President Trump says we shouldn’t care about the plight of immigrants and should instead focus on American citizens’ needs—of which, undoubtedly, there are many. But such perspectives miss the bigger picture, and are, in fact, woefully inaccurate. Not only are we able to support immigrants, we desperately need to, for the sake of all of us. Without immigrants, we’d be facing a home care crisis, an agricultural crisis, and our economy would suffer. What’s more, the plight of migrants in transit impacts our communities in the U.S. I have patients at my primary care clinic in Massachusetts who have fallen into a deep depression or whose blood pressure has skyrocketed when a loved one of theirs is lost along the migrant route or is assaulted on the journey. Let alone our international and domestic legal obligations that require us to recognize and honor the right to seek asylum.
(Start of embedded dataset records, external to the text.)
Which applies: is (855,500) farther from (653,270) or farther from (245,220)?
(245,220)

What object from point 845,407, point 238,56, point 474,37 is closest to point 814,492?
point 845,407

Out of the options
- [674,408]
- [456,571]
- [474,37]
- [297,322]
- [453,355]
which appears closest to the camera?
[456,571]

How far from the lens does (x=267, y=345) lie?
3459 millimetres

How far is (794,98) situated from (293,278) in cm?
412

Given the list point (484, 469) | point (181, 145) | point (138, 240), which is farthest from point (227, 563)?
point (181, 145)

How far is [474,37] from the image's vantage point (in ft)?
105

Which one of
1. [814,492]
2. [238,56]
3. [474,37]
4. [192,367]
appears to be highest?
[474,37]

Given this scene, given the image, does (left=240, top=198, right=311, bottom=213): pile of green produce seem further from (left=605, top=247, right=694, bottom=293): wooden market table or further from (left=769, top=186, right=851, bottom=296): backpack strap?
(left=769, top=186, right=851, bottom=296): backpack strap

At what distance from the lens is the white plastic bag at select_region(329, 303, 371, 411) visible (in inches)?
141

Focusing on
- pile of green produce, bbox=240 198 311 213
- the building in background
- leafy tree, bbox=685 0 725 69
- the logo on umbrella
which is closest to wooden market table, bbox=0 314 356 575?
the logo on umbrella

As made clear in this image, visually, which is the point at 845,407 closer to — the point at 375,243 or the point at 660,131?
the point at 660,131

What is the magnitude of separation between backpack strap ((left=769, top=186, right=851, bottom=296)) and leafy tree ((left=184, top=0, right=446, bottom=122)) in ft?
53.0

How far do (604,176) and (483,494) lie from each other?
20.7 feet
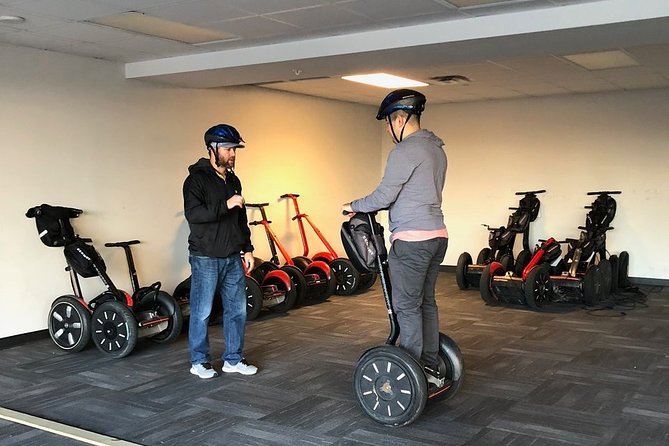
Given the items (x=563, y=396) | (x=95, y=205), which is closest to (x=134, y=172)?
(x=95, y=205)

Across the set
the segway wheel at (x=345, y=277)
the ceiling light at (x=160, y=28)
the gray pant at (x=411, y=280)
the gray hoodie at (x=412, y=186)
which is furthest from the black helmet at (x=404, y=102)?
the segway wheel at (x=345, y=277)

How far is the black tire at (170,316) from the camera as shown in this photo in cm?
546

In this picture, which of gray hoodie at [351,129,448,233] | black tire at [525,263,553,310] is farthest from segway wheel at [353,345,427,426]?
black tire at [525,263,553,310]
As our patients at the migrant shelter reeled from the news of the cancelation of CBP One, one man was still smiling. “I believe the new president will have compassion for us,” he said, standing outside his tent and nodding toward his wife and small children inside. “He has a family too. I pray that he will be able to understand that we need safety for our kids.”
It would be nice. But in the absence of that change of heart, our communities need to take action. Elected officials, civil society, and our communities must band together to resist the current assaults on asylum, and push for humane and welcoming border policies. There is much work to be done now to uphold human rights in the U.S. But we must not forget the people who are desperate for relief at our borders—it’s our obligation, and it’s a matter of life and death.